Professor Kim Templeton part of international group that identified 50 global opportunities to advance women’s health
Sponsored by the Gates Foundation and the National Institutes of Health, the Women’s Health Innovation Opportunity Map outlines 50 opportunities across the research and development continuum that are critical for improving the health of women in all socio-economic groups around the world.
Despite years of policy changes and initiatives around the world designed to improve women’s health, the female body remains understudied and research into the health of half the Earth’s population is chronically underfunded.
Kimberly Templeton, M.D., professor of orthopedic surgery and sports medicine at the University of Kansas Medical Center, is one of more than 250 researchers and experts from 50 countries who spent months devising an international framework to change that.
The Women’s Health Innovation Opportunity Map, which was released Oct. 8 in Senegal at the Grand Challenges Annual Meeting organized by the Bill & Melinda Gates Foundation, identifies and outlines 50 opportunities for research and development that are critical to improving the health of women. Sponsored by the Gates Foundation and the National Institutes of Health, the Opportunity Map provides not only a roadmap for new research and funding opportunities related to women’s health, but also for training and education and support for women going into health-related careers.
“Part of our emphasis was getting away from the standard ‘bikini medicine’ view of women's health, that it's only breast health and reproductive health,” said Templeton, who has been on the steering committee for the Opportunity Map since the inception of the project. “We need a more expansive approach to understand that for every condition that can occur in both men and women, there are sex- and gender- based differences, whether that's in risk factors, prevention, presentation, prevalence or response to treatment.”
For decades, women’s health care was based on research conducted exclusively on men.
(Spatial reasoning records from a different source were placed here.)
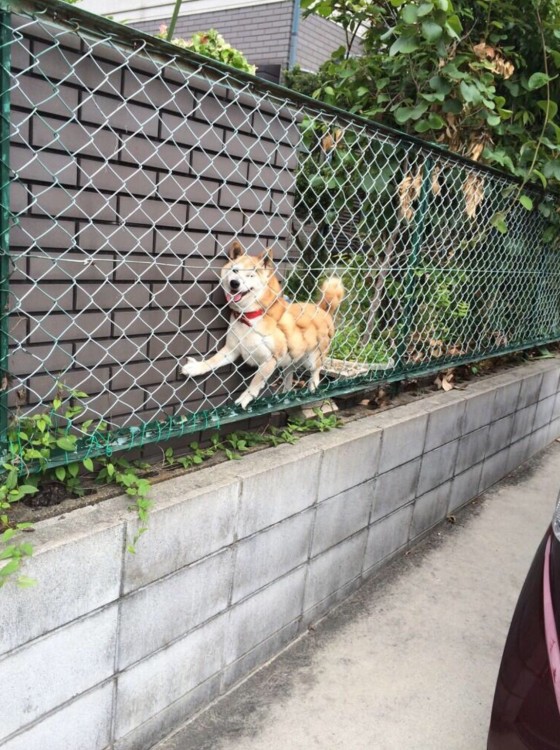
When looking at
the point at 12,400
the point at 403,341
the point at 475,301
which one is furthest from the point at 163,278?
the point at 475,301

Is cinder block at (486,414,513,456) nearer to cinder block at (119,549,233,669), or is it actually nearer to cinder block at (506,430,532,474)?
cinder block at (506,430,532,474)

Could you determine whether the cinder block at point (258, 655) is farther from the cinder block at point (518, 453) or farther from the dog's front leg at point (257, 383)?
the cinder block at point (518, 453)

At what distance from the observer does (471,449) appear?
152 inches

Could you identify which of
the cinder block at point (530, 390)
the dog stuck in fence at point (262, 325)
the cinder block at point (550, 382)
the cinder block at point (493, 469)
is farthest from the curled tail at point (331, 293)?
the cinder block at point (550, 382)

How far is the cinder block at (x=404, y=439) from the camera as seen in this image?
2.95 m

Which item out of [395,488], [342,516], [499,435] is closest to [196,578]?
[342,516]

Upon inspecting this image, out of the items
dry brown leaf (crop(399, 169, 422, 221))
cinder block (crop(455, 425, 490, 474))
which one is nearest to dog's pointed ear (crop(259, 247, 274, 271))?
dry brown leaf (crop(399, 169, 422, 221))

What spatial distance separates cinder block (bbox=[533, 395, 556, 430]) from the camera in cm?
489

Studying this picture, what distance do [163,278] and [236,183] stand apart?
48 centimetres

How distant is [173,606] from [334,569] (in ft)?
3.21

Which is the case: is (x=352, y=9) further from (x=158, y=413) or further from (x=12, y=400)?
(x=12, y=400)

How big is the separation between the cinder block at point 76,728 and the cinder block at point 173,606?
0.37 ft

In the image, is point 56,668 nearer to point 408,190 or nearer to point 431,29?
point 408,190

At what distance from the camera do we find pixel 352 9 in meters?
4.01
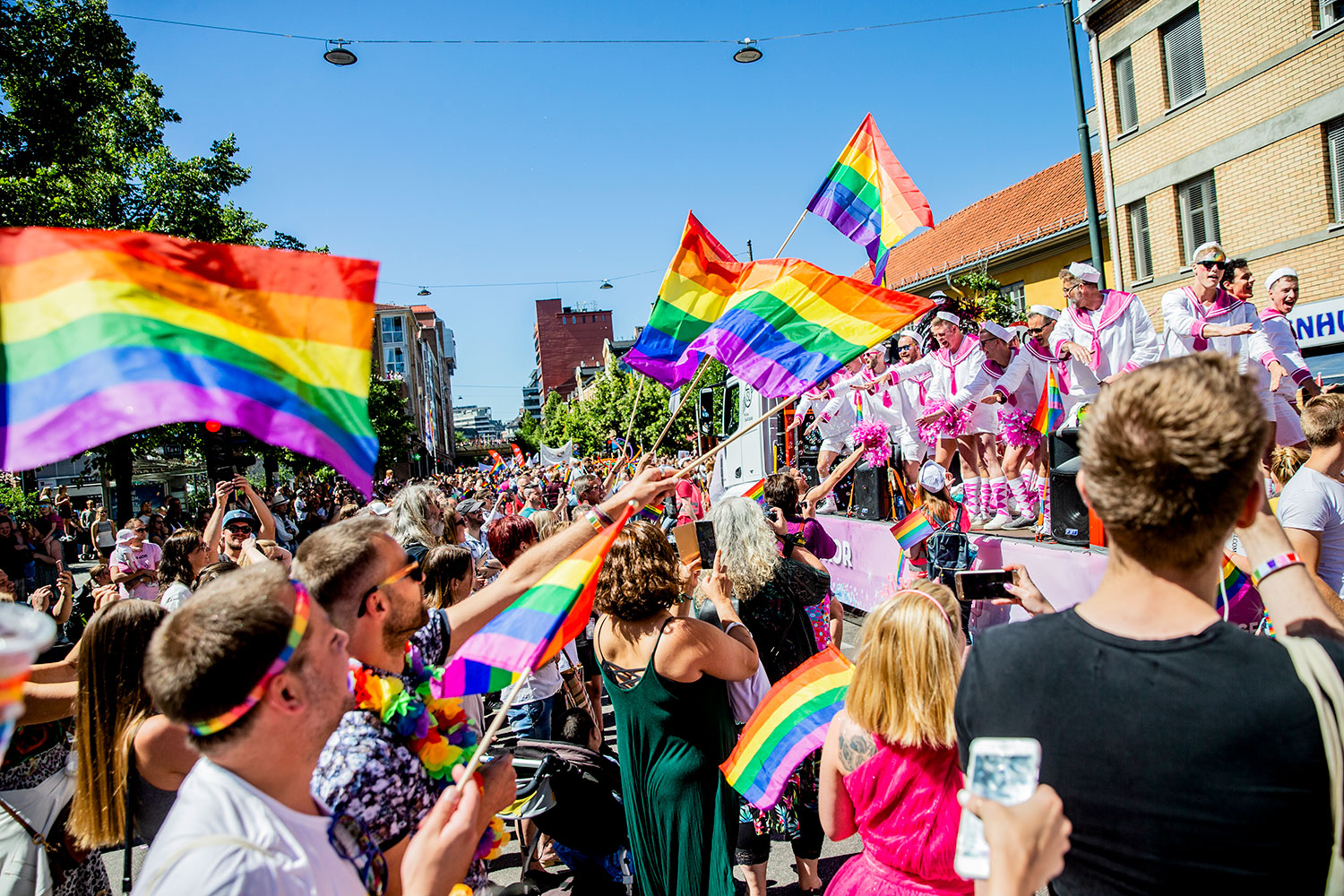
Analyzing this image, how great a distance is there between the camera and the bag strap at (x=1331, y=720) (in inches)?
50.7

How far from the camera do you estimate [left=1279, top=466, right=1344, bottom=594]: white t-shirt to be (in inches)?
154

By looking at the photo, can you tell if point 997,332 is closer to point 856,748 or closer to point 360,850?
point 856,748


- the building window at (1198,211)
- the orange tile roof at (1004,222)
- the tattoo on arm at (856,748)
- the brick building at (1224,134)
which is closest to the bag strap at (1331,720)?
the tattoo on arm at (856,748)

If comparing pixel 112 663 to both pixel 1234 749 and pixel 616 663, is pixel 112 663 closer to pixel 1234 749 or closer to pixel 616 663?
pixel 616 663

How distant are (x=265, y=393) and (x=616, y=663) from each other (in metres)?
1.72

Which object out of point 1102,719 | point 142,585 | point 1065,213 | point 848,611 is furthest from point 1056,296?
point 1102,719

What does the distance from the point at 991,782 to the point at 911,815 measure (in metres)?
1.18

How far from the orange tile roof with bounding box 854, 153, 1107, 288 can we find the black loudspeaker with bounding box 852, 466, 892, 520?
13538mm

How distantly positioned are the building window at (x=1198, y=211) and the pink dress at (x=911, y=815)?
57.8 feet

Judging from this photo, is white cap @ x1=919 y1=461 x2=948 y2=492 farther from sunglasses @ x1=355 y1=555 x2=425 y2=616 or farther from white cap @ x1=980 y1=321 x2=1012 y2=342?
sunglasses @ x1=355 y1=555 x2=425 y2=616

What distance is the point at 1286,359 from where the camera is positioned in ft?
20.7

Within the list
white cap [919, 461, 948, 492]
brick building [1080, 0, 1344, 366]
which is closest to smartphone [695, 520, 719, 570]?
white cap [919, 461, 948, 492]

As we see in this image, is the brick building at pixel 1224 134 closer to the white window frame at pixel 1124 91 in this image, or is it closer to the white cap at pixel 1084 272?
the white window frame at pixel 1124 91

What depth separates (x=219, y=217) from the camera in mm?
20000
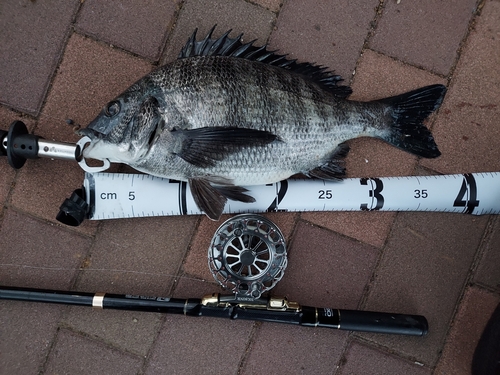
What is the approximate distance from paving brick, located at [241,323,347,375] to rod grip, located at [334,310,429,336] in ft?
0.78

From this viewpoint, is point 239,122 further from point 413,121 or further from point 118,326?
point 118,326

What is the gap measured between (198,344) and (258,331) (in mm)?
397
Female bodies were perceived as smaller versions of male bodies with different reproductive organs thought to make women difficult to study, so medical science operated on the assumption that what was good for the gander also would be good for the goose.
Today, the medical community knows differently. It’s been more than 30 years since the National Institutes of Health created the Office of Research on Women’s Health. But change can be hard to implement, and research into female health issues is often sidelined and women are still underrepresented in clinical trials.
“There are real-life implications resulting from this,” noted Templeton, who, in addition to working as an orthopedic surgeon, studies sex and gender in all health conditions as well as the issues facing women physicians. “Until we do a better job looking for sex- and gender-based differences, we won't understand the impact of these factors on certain conditions and treatments. If studies don't include assessment of differences based on sex or gender and report these differences, it’s really hard to determine whether the data from a study apply to the patient sitting in front of you.”
Failure to delve into these differences is why, for example, the U.S. Food and Drug Administration cut in half the recommended dosage for insomnia medications for women 20 years after these drugs were already on the market. New research found that the original dosage of these drugs put women at greater risk for drowsiness and driving while impaired.
The 50 opportunities outlined in the Opportunity Map are organized within nine broad topics that include not only clinical areas such as communicable diseases, chronic conditions and female-specific conditions, but also social and structural determinants of health, regulatory and science policy and research design. Opportunities were identified based on their potential for impact, readiness to scale, innovation feasibility, focus on women’s unmet health needs and ability to improve health equity. The map also spells out specific solution strategies to realize each opportunity within the next 15 years.
“It’s a massive problem and undertaking, and it was a significant amount of work to develop recommendations that could change how people see health from a sex and gender perspective, as well as to find ways to encourage more women to pursue and thrive in STEMM [science, technology, engineering, mathematics and medicine] careers,” said Templeton. “But this is how we can improve patient care and the lives of women in particular.”